**Problem details**
Copy out the items word for word, from the beginning through the line containing "the window at point (120, 70), the", including that line. Leave the pictures out.

**Information given**
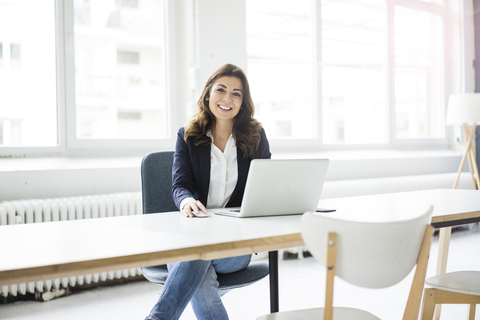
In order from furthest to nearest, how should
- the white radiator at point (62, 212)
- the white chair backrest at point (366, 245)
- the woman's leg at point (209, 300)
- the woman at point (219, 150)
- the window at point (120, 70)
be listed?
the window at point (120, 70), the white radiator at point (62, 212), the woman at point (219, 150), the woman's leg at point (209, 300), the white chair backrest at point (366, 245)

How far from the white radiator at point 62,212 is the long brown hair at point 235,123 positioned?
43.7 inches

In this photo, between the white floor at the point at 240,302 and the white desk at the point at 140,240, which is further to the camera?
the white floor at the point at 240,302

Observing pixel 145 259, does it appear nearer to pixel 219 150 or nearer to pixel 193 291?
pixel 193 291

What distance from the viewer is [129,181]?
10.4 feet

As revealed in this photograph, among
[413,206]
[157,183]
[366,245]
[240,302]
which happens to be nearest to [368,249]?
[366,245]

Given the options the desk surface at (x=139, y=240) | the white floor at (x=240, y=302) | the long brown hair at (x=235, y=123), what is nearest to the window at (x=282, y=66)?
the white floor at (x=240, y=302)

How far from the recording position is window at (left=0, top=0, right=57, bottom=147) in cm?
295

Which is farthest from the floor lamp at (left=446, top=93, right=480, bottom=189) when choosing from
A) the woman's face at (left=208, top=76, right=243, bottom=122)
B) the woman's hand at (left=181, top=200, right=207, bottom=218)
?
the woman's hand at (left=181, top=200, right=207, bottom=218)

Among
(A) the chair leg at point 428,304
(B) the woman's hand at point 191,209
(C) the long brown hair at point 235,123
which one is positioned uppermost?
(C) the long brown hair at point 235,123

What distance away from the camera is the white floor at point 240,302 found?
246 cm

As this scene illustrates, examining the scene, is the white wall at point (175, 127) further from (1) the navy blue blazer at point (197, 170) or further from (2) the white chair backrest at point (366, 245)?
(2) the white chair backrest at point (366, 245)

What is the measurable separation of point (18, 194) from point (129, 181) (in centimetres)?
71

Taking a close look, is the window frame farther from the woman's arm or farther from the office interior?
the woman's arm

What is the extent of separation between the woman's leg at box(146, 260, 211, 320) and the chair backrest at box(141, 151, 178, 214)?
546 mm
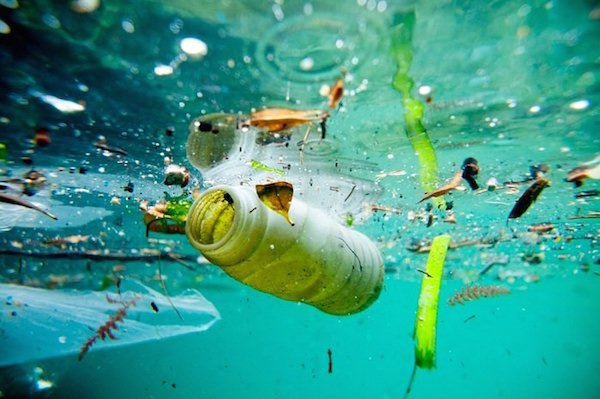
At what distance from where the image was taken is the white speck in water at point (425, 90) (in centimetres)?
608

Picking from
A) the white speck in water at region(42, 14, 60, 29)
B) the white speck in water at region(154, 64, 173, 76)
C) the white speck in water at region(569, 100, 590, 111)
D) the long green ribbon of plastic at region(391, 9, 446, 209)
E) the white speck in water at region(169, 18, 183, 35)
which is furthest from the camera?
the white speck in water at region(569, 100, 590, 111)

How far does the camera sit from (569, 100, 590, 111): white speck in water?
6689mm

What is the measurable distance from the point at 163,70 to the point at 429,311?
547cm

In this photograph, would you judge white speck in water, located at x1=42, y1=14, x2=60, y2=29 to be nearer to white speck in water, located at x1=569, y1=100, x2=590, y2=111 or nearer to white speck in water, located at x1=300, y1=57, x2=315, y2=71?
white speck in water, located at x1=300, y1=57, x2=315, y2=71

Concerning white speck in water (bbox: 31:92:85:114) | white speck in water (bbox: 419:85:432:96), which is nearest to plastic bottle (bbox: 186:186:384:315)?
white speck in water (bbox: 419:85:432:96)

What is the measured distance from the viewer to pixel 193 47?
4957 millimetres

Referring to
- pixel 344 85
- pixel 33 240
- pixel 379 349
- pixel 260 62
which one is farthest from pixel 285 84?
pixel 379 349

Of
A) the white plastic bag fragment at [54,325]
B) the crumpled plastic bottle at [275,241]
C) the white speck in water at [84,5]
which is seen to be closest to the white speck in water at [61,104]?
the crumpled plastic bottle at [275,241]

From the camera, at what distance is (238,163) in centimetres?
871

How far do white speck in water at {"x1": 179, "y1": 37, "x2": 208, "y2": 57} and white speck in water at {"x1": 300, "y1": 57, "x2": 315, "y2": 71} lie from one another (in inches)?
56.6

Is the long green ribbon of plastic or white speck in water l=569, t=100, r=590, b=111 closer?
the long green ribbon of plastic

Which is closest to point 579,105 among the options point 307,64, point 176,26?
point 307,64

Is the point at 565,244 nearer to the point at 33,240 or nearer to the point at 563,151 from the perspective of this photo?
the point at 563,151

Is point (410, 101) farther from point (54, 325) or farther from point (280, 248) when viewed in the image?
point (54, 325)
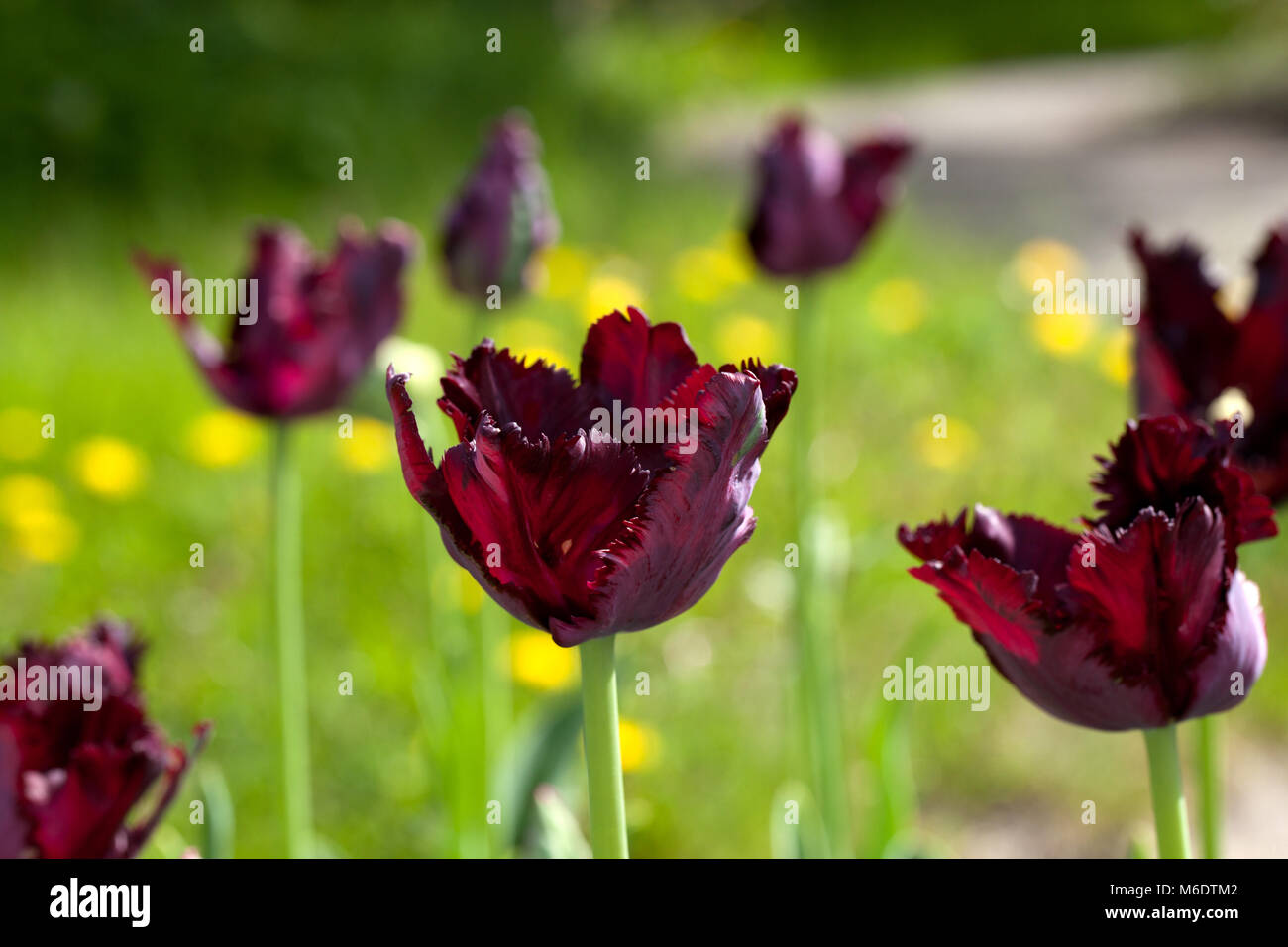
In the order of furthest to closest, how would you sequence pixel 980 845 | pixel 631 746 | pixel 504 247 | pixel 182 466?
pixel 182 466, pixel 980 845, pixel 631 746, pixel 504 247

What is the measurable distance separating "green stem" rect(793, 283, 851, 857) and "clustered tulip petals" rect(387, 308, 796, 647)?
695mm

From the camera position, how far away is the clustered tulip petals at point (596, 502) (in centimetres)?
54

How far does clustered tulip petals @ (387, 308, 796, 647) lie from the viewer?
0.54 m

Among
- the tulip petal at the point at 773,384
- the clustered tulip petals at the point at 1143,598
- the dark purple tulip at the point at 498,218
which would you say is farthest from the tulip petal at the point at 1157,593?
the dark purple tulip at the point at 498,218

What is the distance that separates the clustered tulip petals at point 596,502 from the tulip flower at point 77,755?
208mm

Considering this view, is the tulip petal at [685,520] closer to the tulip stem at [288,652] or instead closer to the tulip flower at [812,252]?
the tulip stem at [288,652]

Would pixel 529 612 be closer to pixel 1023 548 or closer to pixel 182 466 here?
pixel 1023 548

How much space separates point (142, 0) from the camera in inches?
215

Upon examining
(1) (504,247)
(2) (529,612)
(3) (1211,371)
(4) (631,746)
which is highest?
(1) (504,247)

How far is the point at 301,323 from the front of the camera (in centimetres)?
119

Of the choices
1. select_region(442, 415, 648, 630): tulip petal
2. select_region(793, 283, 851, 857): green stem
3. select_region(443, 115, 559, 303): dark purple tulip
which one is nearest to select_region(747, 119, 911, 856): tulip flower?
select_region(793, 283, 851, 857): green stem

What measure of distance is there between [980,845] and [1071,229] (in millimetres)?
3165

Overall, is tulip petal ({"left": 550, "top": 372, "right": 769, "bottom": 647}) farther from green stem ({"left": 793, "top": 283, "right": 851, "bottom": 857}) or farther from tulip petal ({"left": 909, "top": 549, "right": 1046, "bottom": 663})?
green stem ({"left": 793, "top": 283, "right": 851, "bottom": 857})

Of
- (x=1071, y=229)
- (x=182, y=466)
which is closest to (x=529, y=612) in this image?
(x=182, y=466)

**Response to this task**
In order from furthest to nearest, how should
- the white radiator at point (62, 212)
- the white chair backrest at point (366, 245)
- the woman's leg at point (209, 300)
- the woman at point (219, 150)
- the window at point (120, 70)
be listed?
the window at point (120, 70), the white radiator at point (62, 212), the woman at point (219, 150), the woman's leg at point (209, 300), the white chair backrest at point (366, 245)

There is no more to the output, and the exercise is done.